The Game Theory of AI CapEx
“Will AI change the world” and “Are CapEx levels too high” are different questions.
Imagine you knew for certain that AI was going to be as transformational as the internet, and that you control the only AI company in the world. How fast would you build CapEx?
I believe the answer is: You would take your time. “AI CapEx” is a euphemism for building physical data centers with land, power, steel and industrial capacity. If you were the only company in AI, you’d wait to digest some AI revenues. You’d see how liquid cooling systems perform, and alter your data center designs as needed. You’d build new power generation assets in the right locations, and then build your data centers in proximity to fiber optic cables. What you would not do is immediately lock in multiple years worth of CapEx, because you’d know that as models and architectures shift, so too will your data centers need to evolve.
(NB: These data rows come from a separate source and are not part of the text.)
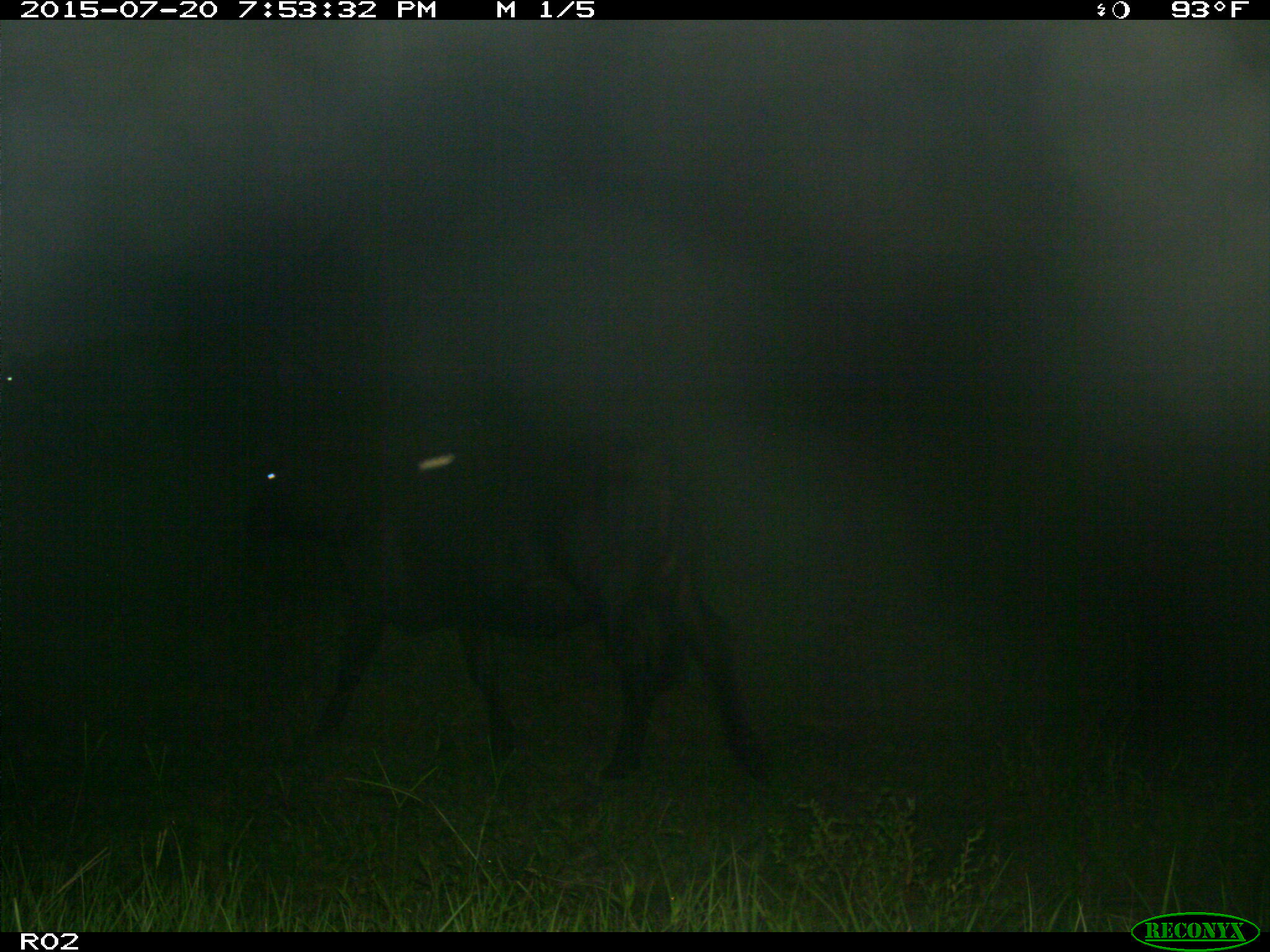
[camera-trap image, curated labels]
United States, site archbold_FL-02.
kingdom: Animalia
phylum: Chordata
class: Mammalia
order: Artiodactyla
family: Bovidae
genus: Bos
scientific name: Bos taurus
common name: domestic cow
Bos taurus (domestic cow).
Many market participants today would have you believe that there is a choice between being an “AI bull,” who believes that infrastructure building is justified by AI’s enormous potential or an “AI bear,” who believes that overbuilding sets future expectations too high. The thought experiment above illustrates that this is a false dichotomy. The CapEx debate is a debate about speed, not about magnitude.
In fact, the more you believe in AI, the more you might be concerned that AI model progress will outpace physical infrastructure, leaving the latter outdated. For example, once everyone has 100k clusters, big tech companies will need to figure out what to do with their 50k and 25k clusters. We’ve heard a few industry experts make comments along the lines of: No one will ever train a frontier model on the same data center twice—by the time the model has been trained, the GPUs will have become outdated, and frontier cluster sizes will have grown. There is also the issue of how much power you need for a given real estate footprint and how dense to pack your GPU racks, decisions that are dependent on GPU power efficiency—a moving target.
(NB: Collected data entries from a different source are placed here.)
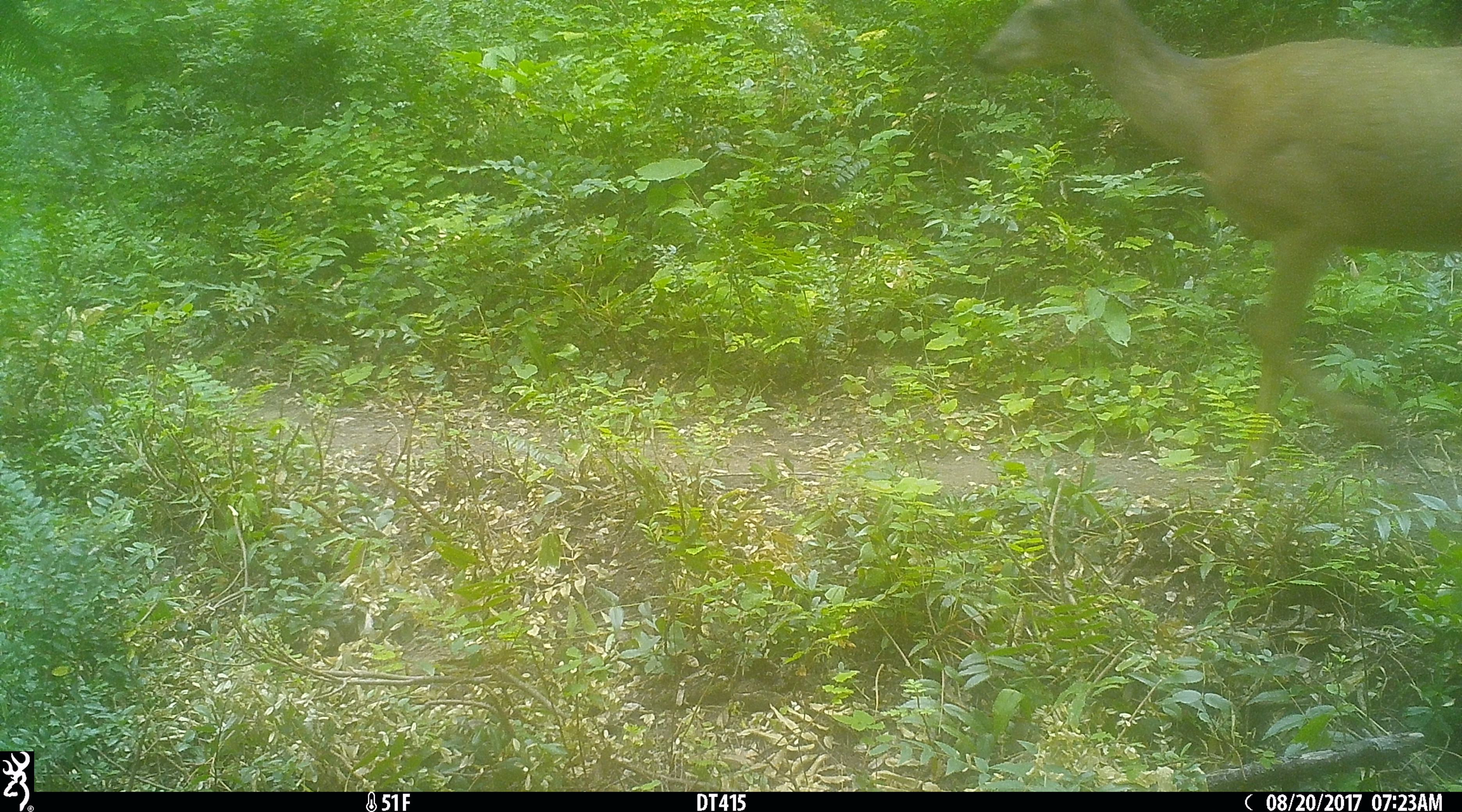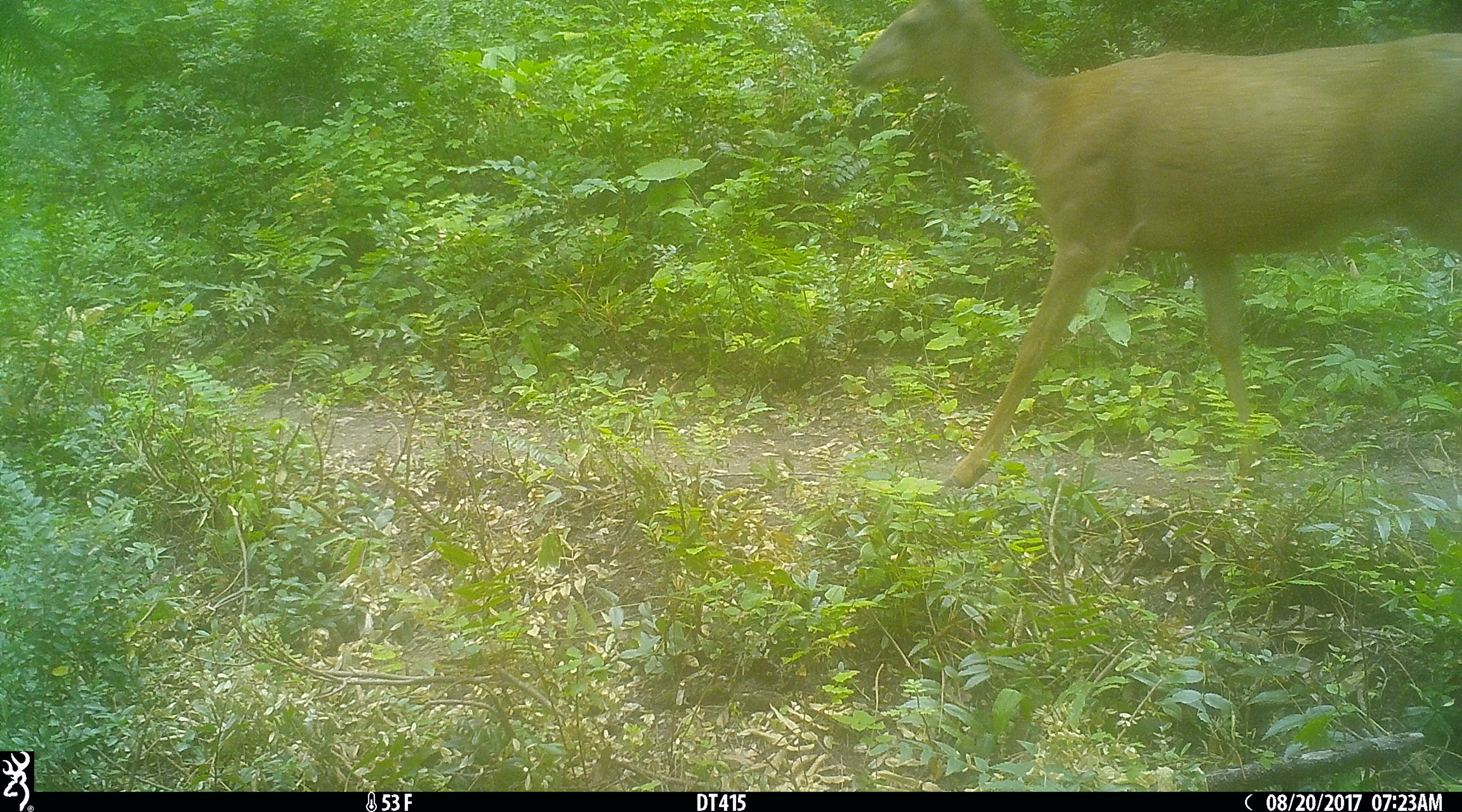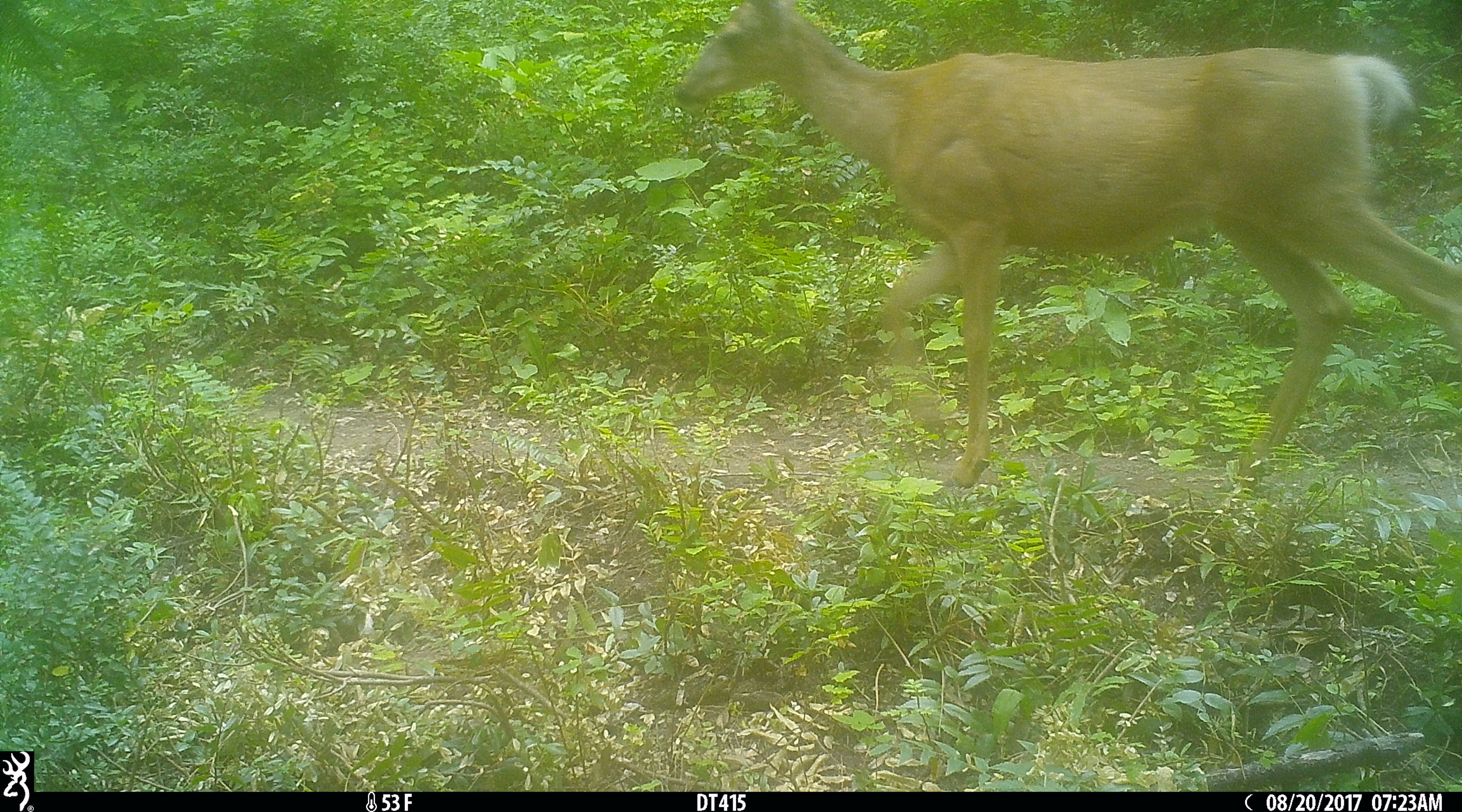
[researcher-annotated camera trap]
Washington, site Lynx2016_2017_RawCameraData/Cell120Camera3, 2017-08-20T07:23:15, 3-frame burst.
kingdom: Animalia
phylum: Chordata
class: Mammalia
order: Artiodactyla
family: Cervidae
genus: Odocoileus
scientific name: Odocoileus hemionus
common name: mule deer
Odocoileus hemionus (mule deer). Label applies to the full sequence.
The key to understanding the pace of today’s infrastructure buildout is to recognize that while AI optimism is certainly a driver of AI CapEx, it is not the only one. The cloud players exist in a ruthless oligopoly with intense competition. This is no small prize to defend—the cloud business today is a $250B market, roughly the same size as the entire SaaS sector, combined. The cloud giants see AI as both a threat and an opportunity and do not have the luxury to wait and see how the technology evolves. They must act now.
The arms race between Microsoft, Amazon and Google is thus game theoretic. Every time Microsoft escalates, Amazon is motivated to escalate to keep up. And vice versa. We are now in a cycle of competitive escalation between three of the biggest companies in the history of the world, collectively worth more than $7T. At each cycle of the escalation, there is an easy justification—we have plenty of money to afford this. With more commitment comes more confidence, and this loop becomes self-reinforcing. Supply constraints turbocharge this dynamic: If you don’t acquire land, power and labor now, someone else will.
For smaller players, the urgency is even higher. If Microsoft and Amazon buy up all the land and power, buy up all the diesel generators and buy up all the liquid cooling systems, then how will you compete? When you look one notch below the scale of Amazon, Google and Microsoft, there is a sense of desperation. If you do not move now, you will never get another chance.
This helps explain another potential motive for the aggressive behavior we’re seeing from the cloud providers: Defense. There is a real-sense in which only companies that have the balance sheets to withstand big write-offs can now afford to play in the AI infrastructure race. From this perspective, overbuilding may be perfectly rational.
Whether for reasons of optimism or reasons of competition, today’s rapid construction of new AI data centers should have a big positive effect on startups going forward. Much of the risk in AI today is being borne by infrastructure providers. This is effectively a subsidy for the startups who are building on top of them. Competition between Microsoft, Amazon and Google should assure lower API pricing in the future. It’s also good for the AI ecosystem—these CapEx investments will enable us to test scaling laws and learn more about AI’s future potential.
Like governments did in the past, big tech companies are making high upfront infrastructure investments that will spur innovation. Whether or not these investments end up being profitable before they depreciate, they are on the critical path to AI’s long-term impact.